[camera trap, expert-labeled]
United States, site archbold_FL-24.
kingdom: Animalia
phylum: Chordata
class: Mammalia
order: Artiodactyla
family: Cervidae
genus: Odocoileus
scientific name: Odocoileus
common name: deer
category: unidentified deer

* Assignment *
Exactly the lines from the one containing "phylum: Chordata" through the end of the listing above, inclusive, are to be written out, and no others.

* Written answer *
phylum: Chordata
class: Mammalia
order: Artiodactyla
family: Cervidae
genus: Odocoileus
scientific name: Odocoileus
common name: deer
category: unidentified deer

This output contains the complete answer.